Work task =>
Only the lines from the start of the data to the line containing "Men's Windfall Lightweight Packable Vest", both included, should be output, exactly and without pictures.

Information provided =>
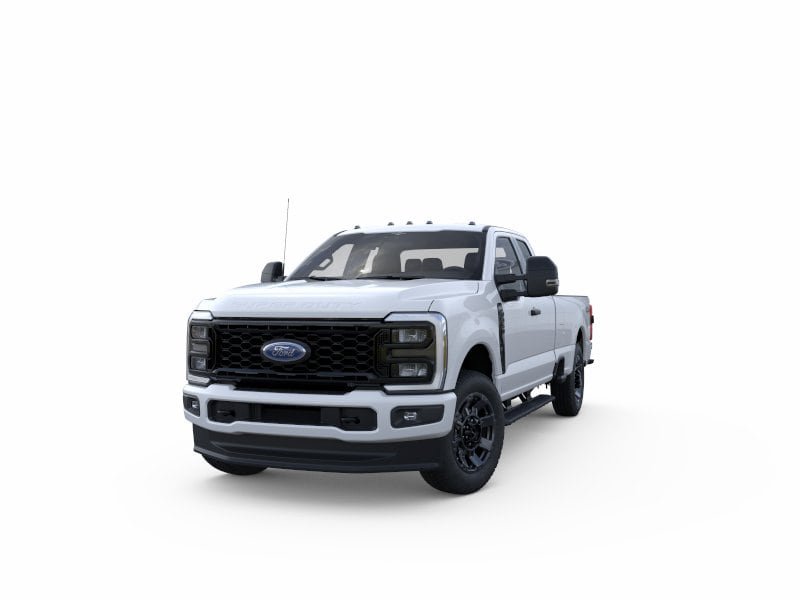 New 2026 Ford F350 XL w/ STX Appearance Package AWD/4WD image 26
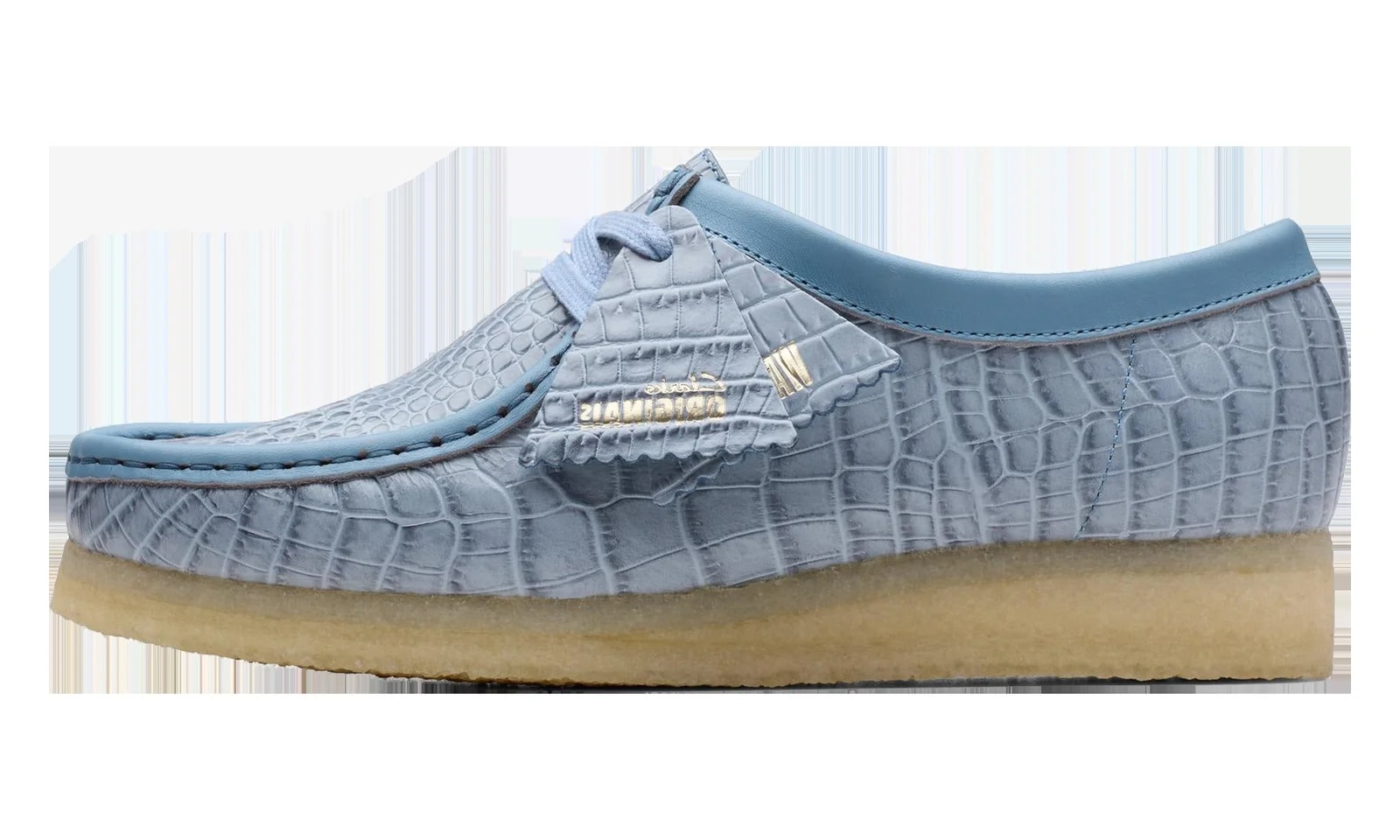 Originals Wallabee Wmns " 26180681 2
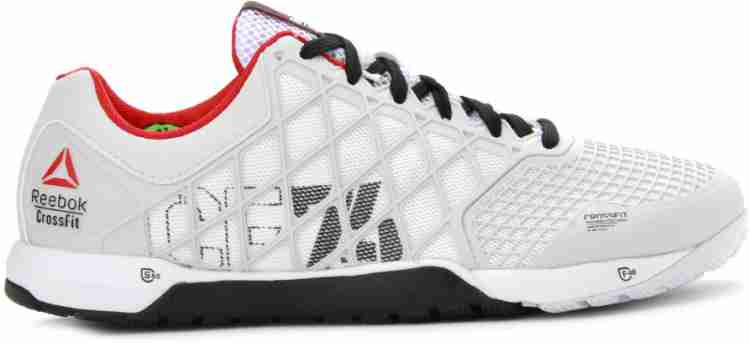 Reebok crossfit nano 4.0 best sale mens gym training shoes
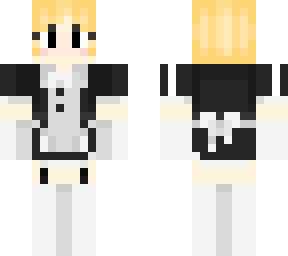 huddy maid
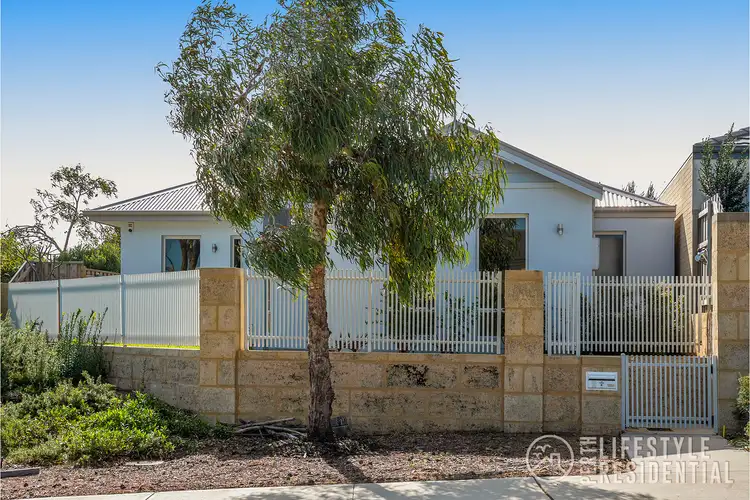 Third view of Homely house listing, 9 Seagrass Street, Yanchep WA 6035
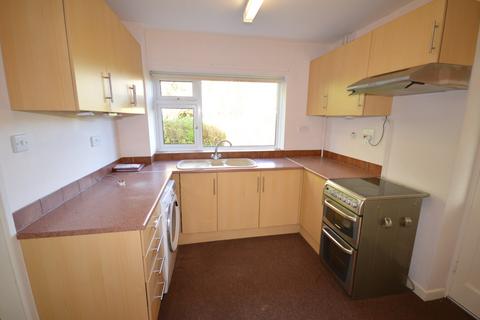 15 Bryn Meadows, Newtown, SY16 2DS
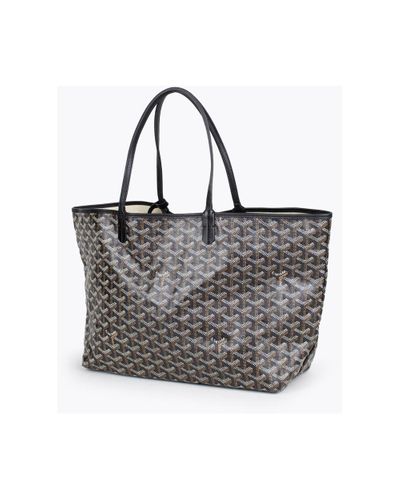 Goyardine Saint-Louis PM Goyard en coloris Noir - Lyst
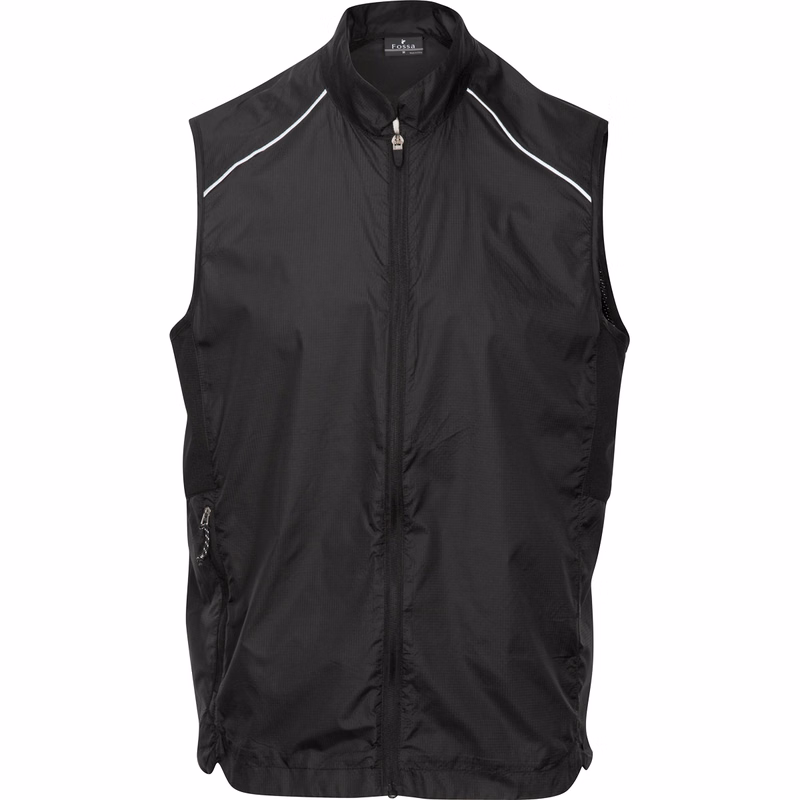 Men's Windfall Lightweight Packable Vest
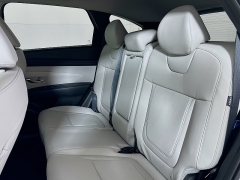 New 2026  Hyundai Tucson SEL Premium FWD at Graham Auto Mall near Mansfield, OH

Result =>
 New 2026 Ford F350 XL w/ STX Appearance Package AWD/4WD image 26
 Originals Wallabee Wmns " 26180681 2
 Reebok crossfit nano 4.0 best sale mens gym training shoes
 huddy maid
 Third view of Homely house listing, 9 Seagrass Street, Yanchep WA 6035
 15 Bryn Meadows, Newtown, SY16 2DS
 Goyardine Saint-Louis PM Goyard en coloris Noir - Lyst
 Men's Windfall Lightweight Packable Vest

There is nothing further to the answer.